# What is required
Find each line in the entries below that contains the string "epoch", and copy those lines. Matches must have the same case.

# Exercise data
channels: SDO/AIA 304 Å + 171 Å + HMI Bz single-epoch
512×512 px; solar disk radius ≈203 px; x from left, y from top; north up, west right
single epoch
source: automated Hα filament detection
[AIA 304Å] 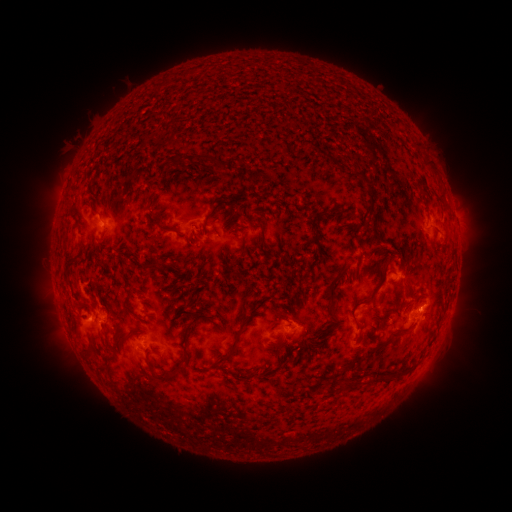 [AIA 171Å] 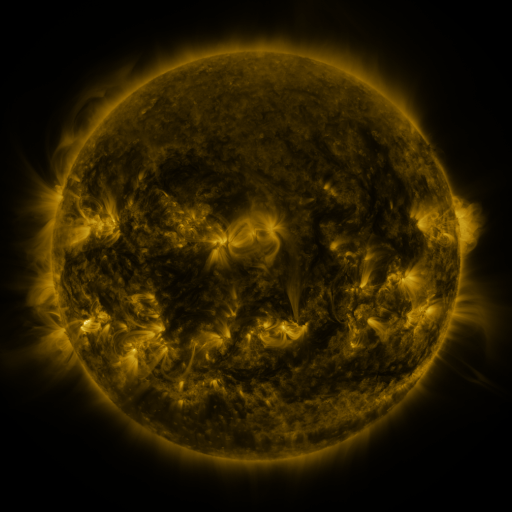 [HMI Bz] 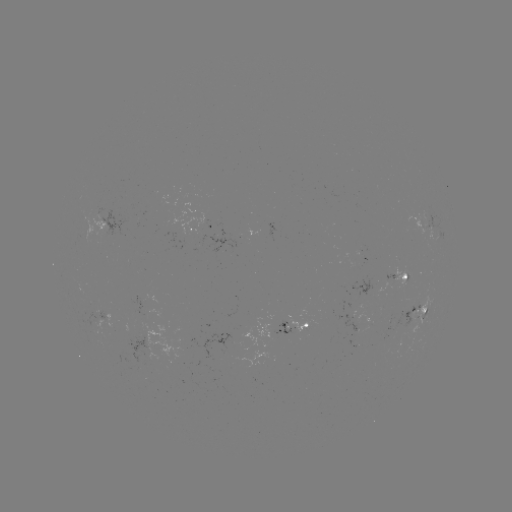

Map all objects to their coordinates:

# Right answer
channels: SDO/AIA 304 Å + 171 Å + HMI Bz single-epoch
single epoch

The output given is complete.